Comme on imagine bien les scénaristes de Dexter se réunir dans leur salle d’écriture, aux alentours de janvier, et se dire « euh… on fait quoi, cette année ? ». Un fatras d’idée qui tombe, et la décision qui en suit « on met tout dans un mixer et on espère que le goût ne sera pas dégueulasse ». Il n’y a aucune logique, aucune cohérence dans l’évolution de cette saison. Rien n’est naturel, tout se fait par à-coups. La saison donne l’impression d’avoir été écrite par 12 personnes différentes qui ne travaillent pas ensemble, mais à tour de rôle.

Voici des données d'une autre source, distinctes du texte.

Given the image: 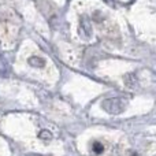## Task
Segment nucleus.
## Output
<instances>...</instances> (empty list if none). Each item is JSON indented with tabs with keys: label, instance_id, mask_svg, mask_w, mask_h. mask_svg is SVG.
<instances>
[{
	"label": "nucleus",
	"instance_id": "1",
	"mask_svg": "<svg viewBox=\"0 0 156 156\" xmlns=\"http://www.w3.org/2000/svg\"><path fill=\"white\" fill-rule=\"evenodd\" d=\"M93 151H94V154H101V152L104 151V147H103L100 143H94L93 144Z\"/></svg>",
	"mask_w": 156,
	"mask_h": 156
}]
</instances>
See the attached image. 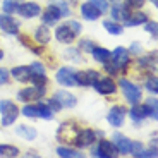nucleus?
Returning <instances> with one entry per match:
<instances>
[{
    "instance_id": "f257e3e1",
    "label": "nucleus",
    "mask_w": 158,
    "mask_h": 158,
    "mask_svg": "<svg viewBox=\"0 0 158 158\" xmlns=\"http://www.w3.org/2000/svg\"><path fill=\"white\" fill-rule=\"evenodd\" d=\"M55 112L48 107L47 103H36V105H29L26 103L23 108L24 117H31V118H43V120H52Z\"/></svg>"
},
{
    "instance_id": "f03ea898",
    "label": "nucleus",
    "mask_w": 158,
    "mask_h": 158,
    "mask_svg": "<svg viewBox=\"0 0 158 158\" xmlns=\"http://www.w3.org/2000/svg\"><path fill=\"white\" fill-rule=\"evenodd\" d=\"M77 134H79V127L76 126L74 120H67L64 122L62 126L59 127L57 131V138L60 139L62 143H69V144H76V139H77Z\"/></svg>"
},
{
    "instance_id": "7ed1b4c3",
    "label": "nucleus",
    "mask_w": 158,
    "mask_h": 158,
    "mask_svg": "<svg viewBox=\"0 0 158 158\" xmlns=\"http://www.w3.org/2000/svg\"><path fill=\"white\" fill-rule=\"evenodd\" d=\"M118 84H120V88H122L127 103H131V105H138V103L141 102V88H139L138 84L131 83V81H127V79H124V77L118 81Z\"/></svg>"
},
{
    "instance_id": "20e7f679",
    "label": "nucleus",
    "mask_w": 158,
    "mask_h": 158,
    "mask_svg": "<svg viewBox=\"0 0 158 158\" xmlns=\"http://www.w3.org/2000/svg\"><path fill=\"white\" fill-rule=\"evenodd\" d=\"M47 93V86H36L33 84L31 88H24L17 93V100L23 103H29V102H36V100L43 98Z\"/></svg>"
},
{
    "instance_id": "39448f33",
    "label": "nucleus",
    "mask_w": 158,
    "mask_h": 158,
    "mask_svg": "<svg viewBox=\"0 0 158 158\" xmlns=\"http://www.w3.org/2000/svg\"><path fill=\"white\" fill-rule=\"evenodd\" d=\"M129 55H131L129 50H126L124 47H117L114 52H112L110 62L118 69V72H122V71H126V69L129 67V62H131V57Z\"/></svg>"
},
{
    "instance_id": "423d86ee",
    "label": "nucleus",
    "mask_w": 158,
    "mask_h": 158,
    "mask_svg": "<svg viewBox=\"0 0 158 158\" xmlns=\"http://www.w3.org/2000/svg\"><path fill=\"white\" fill-rule=\"evenodd\" d=\"M55 79L60 86L65 88H72L77 86V81H76V71L72 67H60L55 74Z\"/></svg>"
},
{
    "instance_id": "0eeeda50",
    "label": "nucleus",
    "mask_w": 158,
    "mask_h": 158,
    "mask_svg": "<svg viewBox=\"0 0 158 158\" xmlns=\"http://www.w3.org/2000/svg\"><path fill=\"white\" fill-rule=\"evenodd\" d=\"M16 12L24 19H33V17H38L41 14V7L35 2H24V4H19Z\"/></svg>"
},
{
    "instance_id": "6e6552de",
    "label": "nucleus",
    "mask_w": 158,
    "mask_h": 158,
    "mask_svg": "<svg viewBox=\"0 0 158 158\" xmlns=\"http://www.w3.org/2000/svg\"><path fill=\"white\" fill-rule=\"evenodd\" d=\"M100 72L93 71V69H86V71H79L76 72V81H77V86H93V84L98 81Z\"/></svg>"
},
{
    "instance_id": "1a4fd4ad",
    "label": "nucleus",
    "mask_w": 158,
    "mask_h": 158,
    "mask_svg": "<svg viewBox=\"0 0 158 158\" xmlns=\"http://www.w3.org/2000/svg\"><path fill=\"white\" fill-rule=\"evenodd\" d=\"M126 107H122V105H115V107L110 108V112H108L107 115V120L108 124H110L112 127H120L124 124V118H126Z\"/></svg>"
},
{
    "instance_id": "9d476101",
    "label": "nucleus",
    "mask_w": 158,
    "mask_h": 158,
    "mask_svg": "<svg viewBox=\"0 0 158 158\" xmlns=\"http://www.w3.org/2000/svg\"><path fill=\"white\" fill-rule=\"evenodd\" d=\"M0 29L7 35H17L19 33V23L10 14H0Z\"/></svg>"
},
{
    "instance_id": "9b49d317",
    "label": "nucleus",
    "mask_w": 158,
    "mask_h": 158,
    "mask_svg": "<svg viewBox=\"0 0 158 158\" xmlns=\"http://www.w3.org/2000/svg\"><path fill=\"white\" fill-rule=\"evenodd\" d=\"M93 86H95V89L100 95H114L117 91V84L114 83L112 77H98V81Z\"/></svg>"
},
{
    "instance_id": "f8f14e48",
    "label": "nucleus",
    "mask_w": 158,
    "mask_h": 158,
    "mask_svg": "<svg viewBox=\"0 0 158 158\" xmlns=\"http://www.w3.org/2000/svg\"><path fill=\"white\" fill-rule=\"evenodd\" d=\"M110 14H112V21H117V23H126V21L129 19V16L132 14V10H131V9H127L122 2H117V4H114Z\"/></svg>"
},
{
    "instance_id": "ddd939ff",
    "label": "nucleus",
    "mask_w": 158,
    "mask_h": 158,
    "mask_svg": "<svg viewBox=\"0 0 158 158\" xmlns=\"http://www.w3.org/2000/svg\"><path fill=\"white\" fill-rule=\"evenodd\" d=\"M96 139V132L93 129H79L77 139H76V146L77 148H86L91 146Z\"/></svg>"
},
{
    "instance_id": "4468645a",
    "label": "nucleus",
    "mask_w": 158,
    "mask_h": 158,
    "mask_svg": "<svg viewBox=\"0 0 158 158\" xmlns=\"http://www.w3.org/2000/svg\"><path fill=\"white\" fill-rule=\"evenodd\" d=\"M112 138H114L112 143L115 144L118 155H129L131 153V139L129 138H126V136L120 134V132H115Z\"/></svg>"
},
{
    "instance_id": "2eb2a0df",
    "label": "nucleus",
    "mask_w": 158,
    "mask_h": 158,
    "mask_svg": "<svg viewBox=\"0 0 158 158\" xmlns=\"http://www.w3.org/2000/svg\"><path fill=\"white\" fill-rule=\"evenodd\" d=\"M53 98L57 100V102L62 105V108H72L77 105V98H76L72 93H67V91H55V95H53Z\"/></svg>"
},
{
    "instance_id": "dca6fc26",
    "label": "nucleus",
    "mask_w": 158,
    "mask_h": 158,
    "mask_svg": "<svg viewBox=\"0 0 158 158\" xmlns=\"http://www.w3.org/2000/svg\"><path fill=\"white\" fill-rule=\"evenodd\" d=\"M76 36L77 35L69 28L67 24H62V26H59V28L55 29V38H57V41H60V43H65V45L72 43Z\"/></svg>"
},
{
    "instance_id": "f3484780",
    "label": "nucleus",
    "mask_w": 158,
    "mask_h": 158,
    "mask_svg": "<svg viewBox=\"0 0 158 158\" xmlns=\"http://www.w3.org/2000/svg\"><path fill=\"white\" fill-rule=\"evenodd\" d=\"M62 17V14L59 12V9L55 7V5H48L47 9L43 10V16H41V21H43V24H47V26H50V24H57L59 23V19Z\"/></svg>"
},
{
    "instance_id": "a211bd4d",
    "label": "nucleus",
    "mask_w": 158,
    "mask_h": 158,
    "mask_svg": "<svg viewBox=\"0 0 158 158\" xmlns=\"http://www.w3.org/2000/svg\"><path fill=\"white\" fill-rule=\"evenodd\" d=\"M12 77L19 81V83H28L29 77H31V69L29 65H19V67H14L12 69Z\"/></svg>"
},
{
    "instance_id": "6ab92c4d",
    "label": "nucleus",
    "mask_w": 158,
    "mask_h": 158,
    "mask_svg": "<svg viewBox=\"0 0 158 158\" xmlns=\"http://www.w3.org/2000/svg\"><path fill=\"white\" fill-rule=\"evenodd\" d=\"M81 14H83V17L86 21H96L100 16H102V12H100L93 4H89V2H86V4L81 5Z\"/></svg>"
},
{
    "instance_id": "aec40b11",
    "label": "nucleus",
    "mask_w": 158,
    "mask_h": 158,
    "mask_svg": "<svg viewBox=\"0 0 158 158\" xmlns=\"http://www.w3.org/2000/svg\"><path fill=\"white\" fill-rule=\"evenodd\" d=\"M98 150L103 153V156L105 158H112V156H117V148H115V144L112 141H108V139H100L98 141Z\"/></svg>"
},
{
    "instance_id": "412c9836",
    "label": "nucleus",
    "mask_w": 158,
    "mask_h": 158,
    "mask_svg": "<svg viewBox=\"0 0 158 158\" xmlns=\"http://www.w3.org/2000/svg\"><path fill=\"white\" fill-rule=\"evenodd\" d=\"M91 55L95 57L96 62L107 64V62H110V59H112V52H108L107 48H102V47H95L91 50Z\"/></svg>"
},
{
    "instance_id": "4be33fe9",
    "label": "nucleus",
    "mask_w": 158,
    "mask_h": 158,
    "mask_svg": "<svg viewBox=\"0 0 158 158\" xmlns=\"http://www.w3.org/2000/svg\"><path fill=\"white\" fill-rule=\"evenodd\" d=\"M143 112H144V115L146 117H151L153 120H156L158 118V107H156V98H148V102L144 103V105H141Z\"/></svg>"
},
{
    "instance_id": "5701e85b",
    "label": "nucleus",
    "mask_w": 158,
    "mask_h": 158,
    "mask_svg": "<svg viewBox=\"0 0 158 158\" xmlns=\"http://www.w3.org/2000/svg\"><path fill=\"white\" fill-rule=\"evenodd\" d=\"M35 38H36V41H38V43L41 45V47H43V45H47L48 41H50L52 35H50V29L47 28V24H41V26H38Z\"/></svg>"
},
{
    "instance_id": "b1692460",
    "label": "nucleus",
    "mask_w": 158,
    "mask_h": 158,
    "mask_svg": "<svg viewBox=\"0 0 158 158\" xmlns=\"http://www.w3.org/2000/svg\"><path fill=\"white\" fill-rule=\"evenodd\" d=\"M17 117H19V108L14 105L12 108H9L7 112H4V114H2V126L7 127V126H10V124H14Z\"/></svg>"
},
{
    "instance_id": "393cba45",
    "label": "nucleus",
    "mask_w": 158,
    "mask_h": 158,
    "mask_svg": "<svg viewBox=\"0 0 158 158\" xmlns=\"http://www.w3.org/2000/svg\"><path fill=\"white\" fill-rule=\"evenodd\" d=\"M16 134L21 136L23 139H28V141H31V139L36 138V134H38V132H36L35 127H29V126H24V124H23V126H17V127H16Z\"/></svg>"
},
{
    "instance_id": "a878e982",
    "label": "nucleus",
    "mask_w": 158,
    "mask_h": 158,
    "mask_svg": "<svg viewBox=\"0 0 158 158\" xmlns=\"http://www.w3.org/2000/svg\"><path fill=\"white\" fill-rule=\"evenodd\" d=\"M129 117L132 118V122L136 124V126H139V124L146 118V115H144V112H143V108L139 107V103L138 105H132V108L129 110Z\"/></svg>"
},
{
    "instance_id": "bb28decb",
    "label": "nucleus",
    "mask_w": 158,
    "mask_h": 158,
    "mask_svg": "<svg viewBox=\"0 0 158 158\" xmlns=\"http://www.w3.org/2000/svg\"><path fill=\"white\" fill-rule=\"evenodd\" d=\"M146 21H148V16L144 12H134L126 21V26H139V24H144Z\"/></svg>"
},
{
    "instance_id": "cd10ccee",
    "label": "nucleus",
    "mask_w": 158,
    "mask_h": 158,
    "mask_svg": "<svg viewBox=\"0 0 158 158\" xmlns=\"http://www.w3.org/2000/svg\"><path fill=\"white\" fill-rule=\"evenodd\" d=\"M138 64L144 69H150V71L151 69H156V52L155 53H148L146 57H141L138 60Z\"/></svg>"
},
{
    "instance_id": "c85d7f7f",
    "label": "nucleus",
    "mask_w": 158,
    "mask_h": 158,
    "mask_svg": "<svg viewBox=\"0 0 158 158\" xmlns=\"http://www.w3.org/2000/svg\"><path fill=\"white\" fill-rule=\"evenodd\" d=\"M0 156L16 158V156H19V148L12 146V144H0Z\"/></svg>"
},
{
    "instance_id": "c756f323",
    "label": "nucleus",
    "mask_w": 158,
    "mask_h": 158,
    "mask_svg": "<svg viewBox=\"0 0 158 158\" xmlns=\"http://www.w3.org/2000/svg\"><path fill=\"white\" fill-rule=\"evenodd\" d=\"M103 28L107 29L110 35H122L124 31L122 24H118L117 21H103Z\"/></svg>"
},
{
    "instance_id": "7c9ffc66",
    "label": "nucleus",
    "mask_w": 158,
    "mask_h": 158,
    "mask_svg": "<svg viewBox=\"0 0 158 158\" xmlns=\"http://www.w3.org/2000/svg\"><path fill=\"white\" fill-rule=\"evenodd\" d=\"M19 41L23 43V47H26V48H29L31 52H35L36 55H41L43 53V50L41 48H38V47H35V43L31 41V38H29L28 35H19Z\"/></svg>"
},
{
    "instance_id": "2f4dec72",
    "label": "nucleus",
    "mask_w": 158,
    "mask_h": 158,
    "mask_svg": "<svg viewBox=\"0 0 158 158\" xmlns=\"http://www.w3.org/2000/svg\"><path fill=\"white\" fill-rule=\"evenodd\" d=\"M57 155L62 158H81L83 155L77 153L76 150H71V148H64V146H59L57 148Z\"/></svg>"
},
{
    "instance_id": "473e14b6",
    "label": "nucleus",
    "mask_w": 158,
    "mask_h": 158,
    "mask_svg": "<svg viewBox=\"0 0 158 158\" xmlns=\"http://www.w3.org/2000/svg\"><path fill=\"white\" fill-rule=\"evenodd\" d=\"M50 4L55 5V7L59 9V12L62 14V17H67L69 14H71V9H69V5H67L65 0H52Z\"/></svg>"
},
{
    "instance_id": "72a5a7b5",
    "label": "nucleus",
    "mask_w": 158,
    "mask_h": 158,
    "mask_svg": "<svg viewBox=\"0 0 158 158\" xmlns=\"http://www.w3.org/2000/svg\"><path fill=\"white\" fill-rule=\"evenodd\" d=\"M23 0H4L2 2V9H4L5 14H12V12H16V9L19 7V4Z\"/></svg>"
},
{
    "instance_id": "f704fd0d",
    "label": "nucleus",
    "mask_w": 158,
    "mask_h": 158,
    "mask_svg": "<svg viewBox=\"0 0 158 158\" xmlns=\"http://www.w3.org/2000/svg\"><path fill=\"white\" fill-rule=\"evenodd\" d=\"M65 59L67 60H72V62H81V50H77V48H67L65 50Z\"/></svg>"
},
{
    "instance_id": "c9c22d12",
    "label": "nucleus",
    "mask_w": 158,
    "mask_h": 158,
    "mask_svg": "<svg viewBox=\"0 0 158 158\" xmlns=\"http://www.w3.org/2000/svg\"><path fill=\"white\" fill-rule=\"evenodd\" d=\"M96 47L95 41H91V40H81L79 41V50L84 52V53H91V50Z\"/></svg>"
},
{
    "instance_id": "e433bc0d",
    "label": "nucleus",
    "mask_w": 158,
    "mask_h": 158,
    "mask_svg": "<svg viewBox=\"0 0 158 158\" xmlns=\"http://www.w3.org/2000/svg\"><path fill=\"white\" fill-rule=\"evenodd\" d=\"M146 89L150 91V93H153V95H156V93H158V79H156V76H151V77H148V81H146Z\"/></svg>"
},
{
    "instance_id": "4c0bfd02",
    "label": "nucleus",
    "mask_w": 158,
    "mask_h": 158,
    "mask_svg": "<svg viewBox=\"0 0 158 158\" xmlns=\"http://www.w3.org/2000/svg\"><path fill=\"white\" fill-rule=\"evenodd\" d=\"M144 2H146V0H126L124 5H126L127 9H131V10H139V9L144 5Z\"/></svg>"
},
{
    "instance_id": "58836bf2",
    "label": "nucleus",
    "mask_w": 158,
    "mask_h": 158,
    "mask_svg": "<svg viewBox=\"0 0 158 158\" xmlns=\"http://www.w3.org/2000/svg\"><path fill=\"white\" fill-rule=\"evenodd\" d=\"M89 4H93L100 12H107L108 10V0H88Z\"/></svg>"
},
{
    "instance_id": "ea45409f",
    "label": "nucleus",
    "mask_w": 158,
    "mask_h": 158,
    "mask_svg": "<svg viewBox=\"0 0 158 158\" xmlns=\"http://www.w3.org/2000/svg\"><path fill=\"white\" fill-rule=\"evenodd\" d=\"M29 69H31V76H35V74H47L45 67L40 62H33L31 65H29Z\"/></svg>"
},
{
    "instance_id": "a19ab883",
    "label": "nucleus",
    "mask_w": 158,
    "mask_h": 158,
    "mask_svg": "<svg viewBox=\"0 0 158 158\" xmlns=\"http://www.w3.org/2000/svg\"><path fill=\"white\" fill-rule=\"evenodd\" d=\"M141 150H143V144H141V143L131 141V153H129V155H132V156H138V155L141 153Z\"/></svg>"
},
{
    "instance_id": "79ce46f5",
    "label": "nucleus",
    "mask_w": 158,
    "mask_h": 158,
    "mask_svg": "<svg viewBox=\"0 0 158 158\" xmlns=\"http://www.w3.org/2000/svg\"><path fill=\"white\" fill-rule=\"evenodd\" d=\"M146 24V31L150 33V35H153V38H156V28H158V24H156V21H150V23H144Z\"/></svg>"
},
{
    "instance_id": "37998d69",
    "label": "nucleus",
    "mask_w": 158,
    "mask_h": 158,
    "mask_svg": "<svg viewBox=\"0 0 158 158\" xmlns=\"http://www.w3.org/2000/svg\"><path fill=\"white\" fill-rule=\"evenodd\" d=\"M14 105H16V103L10 102V100H2V102H0V115L4 114V112H7L9 108H12Z\"/></svg>"
},
{
    "instance_id": "c03bdc74",
    "label": "nucleus",
    "mask_w": 158,
    "mask_h": 158,
    "mask_svg": "<svg viewBox=\"0 0 158 158\" xmlns=\"http://www.w3.org/2000/svg\"><path fill=\"white\" fill-rule=\"evenodd\" d=\"M47 105H48V107H50L53 112H60V110H62V105H60V103L57 102L55 98H50V100L47 102Z\"/></svg>"
},
{
    "instance_id": "a18cd8bd",
    "label": "nucleus",
    "mask_w": 158,
    "mask_h": 158,
    "mask_svg": "<svg viewBox=\"0 0 158 158\" xmlns=\"http://www.w3.org/2000/svg\"><path fill=\"white\" fill-rule=\"evenodd\" d=\"M9 81H10V76H9V72L5 71V69H0V86L9 84Z\"/></svg>"
},
{
    "instance_id": "49530a36",
    "label": "nucleus",
    "mask_w": 158,
    "mask_h": 158,
    "mask_svg": "<svg viewBox=\"0 0 158 158\" xmlns=\"http://www.w3.org/2000/svg\"><path fill=\"white\" fill-rule=\"evenodd\" d=\"M65 24H67V26L76 33V35H79V33H81V24H79L77 21H69V23H65Z\"/></svg>"
},
{
    "instance_id": "de8ad7c7",
    "label": "nucleus",
    "mask_w": 158,
    "mask_h": 158,
    "mask_svg": "<svg viewBox=\"0 0 158 158\" xmlns=\"http://www.w3.org/2000/svg\"><path fill=\"white\" fill-rule=\"evenodd\" d=\"M138 156H139V158H146V156H148V158H151V156L155 158V156H156V150H148V151H143V150H141V153H139Z\"/></svg>"
},
{
    "instance_id": "09e8293b",
    "label": "nucleus",
    "mask_w": 158,
    "mask_h": 158,
    "mask_svg": "<svg viewBox=\"0 0 158 158\" xmlns=\"http://www.w3.org/2000/svg\"><path fill=\"white\" fill-rule=\"evenodd\" d=\"M129 53H134V55H139L141 53V45L139 43H132L129 48Z\"/></svg>"
},
{
    "instance_id": "8fccbe9b",
    "label": "nucleus",
    "mask_w": 158,
    "mask_h": 158,
    "mask_svg": "<svg viewBox=\"0 0 158 158\" xmlns=\"http://www.w3.org/2000/svg\"><path fill=\"white\" fill-rule=\"evenodd\" d=\"M150 2H151V4L155 5V7H156V5H158V0H150Z\"/></svg>"
},
{
    "instance_id": "3c124183",
    "label": "nucleus",
    "mask_w": 158,
    "mask_h": 158,
    "mask_svg": "<svg viewBox=\"0 0 158 158\" xmlns=\"http://www.w3.org/2000/svg\"><path fill=\"white\" fill-rule=\"evenodd\" d=\"M4 59V50H0V60Z\"/></svg>"
},
{
    "instance_id": "603ef678",
    "label": "nucleus",
    "mask_w": 158,
    "mask_h": 158,
    "mask_svg": "<svg viewBox=\"0 0 158 158\" xmlns=\"http://www.w3.org/2000/svg\"><path fill=\"white\" fill-rule=\"evenodd\" d=\"M110 2H114V4H117V2H122V0H110Z\"/></svg>"
}]
</instances>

La bonne idée d’un épisode se retrouve évacuée dans le suivant, au profit d’une autre, supposée meilleure. Debrah sombre ? OK, mais elle va mieux très vite. Un personnage de la saison précédente revient et menace les Morgan ? OK, mais juste après, ce même personnage devient super sympa. Quinn passe des concours pour devenir lieutenant, poussé au cul par Batista ? OK mais juste après, Batista ne lui donne pas de promotion. Batista fouille les affaires de La Guerta et risque d’apprendre quelque chose sur Dexter ? Finalement, non, ça ne servait à rien…
Une façon de faire qui met en avant l’inertie de la série, qui la plombe depuis des années. A chaque fois que la série a semblé prendre un chemin annexe, elle a toujours été ramenée à sa base. Une situation qui ne bouge pas, qui n’avance pas. Statu Quo constant et agaçant.
En étant mauvaise langue, la saison 8 semble être un patchwork des idées rejetées les saisons précédentes. Les guests sont au mieux inutiles (la pauvre Charlotte Rampling, qui change de personnalité à chaque épisode, et que tantôt Dexter considère comme une mère, puis comme une ennemie, au gré du vent), vite expédiés (bonjour Bethany Joy Lenz. Au revoir Bethany Joy Lenz), complétement réécrits au milieu du récit (Yvonne Strahovsky, toujours magnifique, mais c’est tout), ou carrément grotesques (Sean Patrick Flanery, ridicule à souhait).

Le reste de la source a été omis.